- **Brano**:
---

Dopo tante quasi-monografie o gruppi dedicati in prevalenza ad un regista, paese o genere, ecco una cinquina estremamente varia: 5 paesi differenti, generi diversi, fra gli anni ’30 e il 2007. Il film Berlanga è nettamente il migliore, sotto ogni punto di vista, Polanski conferma la sua abilità nei film con pochissimi personaggi, il crime di Haggis è sufficiente, Shimizu ha prodotto senz’altro di meglio, il portoghese Canijo molto deludente.
Los
jueves, milagro (Luis García Berlanga, Spa,
1957)
Deliziosa comedia negra del realismo spagnolo prodotta con molto poco, utilizzando come set il piccolo paesino Alhama de Aragón (Fuentecilla nel film), noto per le sue acque termali che sono parte fondamentale della storia, insieme con San Dimas (San Disma in italiano, il ladrone buono crocifisso al lato di Gesù). Oggi conta poco più di 1.000 abitanti e non penso che all’epoca fossero molti di più e tanti interpretarono i loro personaggi reali, specialmente nelle scene in chiesa e quelle delle processioni. Le spese per il cast “di grido” fu fra le maggiori di questa produzione italo-spagnola evidenziata dalla presenza (al fianco degli onnipresenti spagnoli Isbert e López Vázquez) di Paolo Stoppa e Richard Basehart (che all'epoca lavorava in Italia essendo sposato con Valentina Cortese) … di conseguenza esiste la versione italiana (bravo chi la trova) con titolo Arrivederci Dimas.
Un’altra perla frutto della creatività e genialità di Berlanga, un maestro in questo genere, che riusciva a fare critica sociale mascherandola da commedia in modo da evitare la censura franchista (p.e. Bienvenido Mister Marshall e Placido). Visto per la prima volta meno di un anno fa, ho voluto guardarlo di nuovo per aver trovato copia migliore e sono stato molto contento di averlo fatto. I volti dei veri abitanti del paesino, i loro atteggiamenti e la descrizione dell'ambiente sono imperdibili ... consigliatissimo.
Death
and the Maiden (Roman Polanski, UK/Fra, 1994)

---

- **Record estratti**:

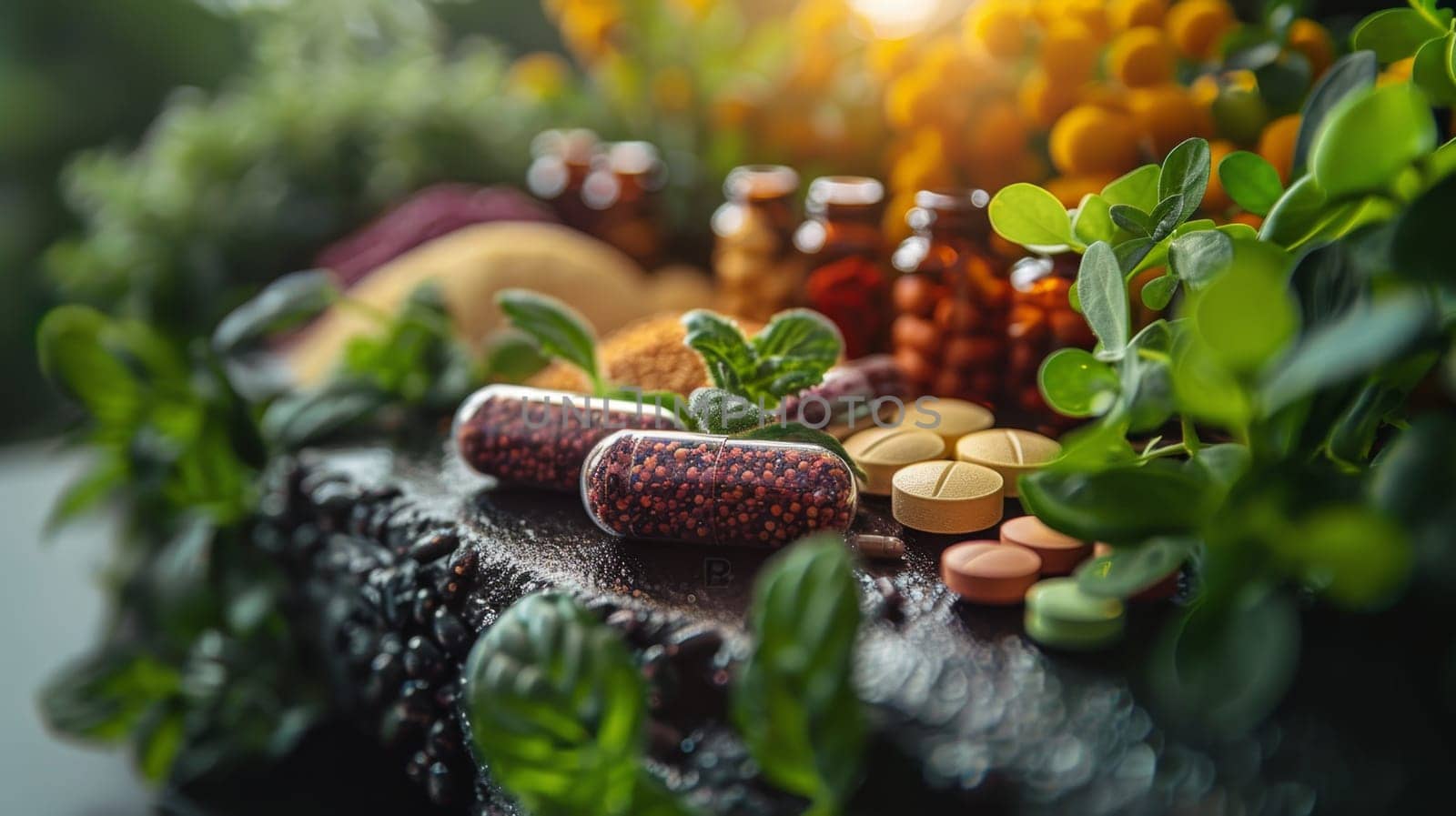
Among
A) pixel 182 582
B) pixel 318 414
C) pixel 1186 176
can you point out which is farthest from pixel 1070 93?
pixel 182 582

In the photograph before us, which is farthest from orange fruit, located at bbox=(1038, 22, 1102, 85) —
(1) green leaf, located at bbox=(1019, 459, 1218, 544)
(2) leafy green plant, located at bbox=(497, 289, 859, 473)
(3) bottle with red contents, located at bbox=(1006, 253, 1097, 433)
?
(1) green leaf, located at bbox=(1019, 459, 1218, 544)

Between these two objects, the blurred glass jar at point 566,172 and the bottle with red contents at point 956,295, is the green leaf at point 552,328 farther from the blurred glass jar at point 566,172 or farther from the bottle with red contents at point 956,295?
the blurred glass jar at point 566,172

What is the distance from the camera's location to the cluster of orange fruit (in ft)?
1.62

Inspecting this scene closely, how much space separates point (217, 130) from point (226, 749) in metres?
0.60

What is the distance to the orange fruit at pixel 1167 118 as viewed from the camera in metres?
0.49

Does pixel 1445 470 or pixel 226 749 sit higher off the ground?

---

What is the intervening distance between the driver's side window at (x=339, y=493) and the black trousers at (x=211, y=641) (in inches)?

---

- **Consegna**:
Rispondi a queste domande sul brano di recensioni cinematografiche:
(a) Di quanti paesi differenti sono i film della cinquina?
(b) Quale paesino fu usato come set per il film di Berlanga?
(c) Con quale titolo esiste la versione italiana di quel film?

- **Soluzione**:
(a) Di 5 paesi differenti.
(b) Alhama de Aragón, che nel film si chiama Fuentecilla.
(c) Arrivederci Dimas.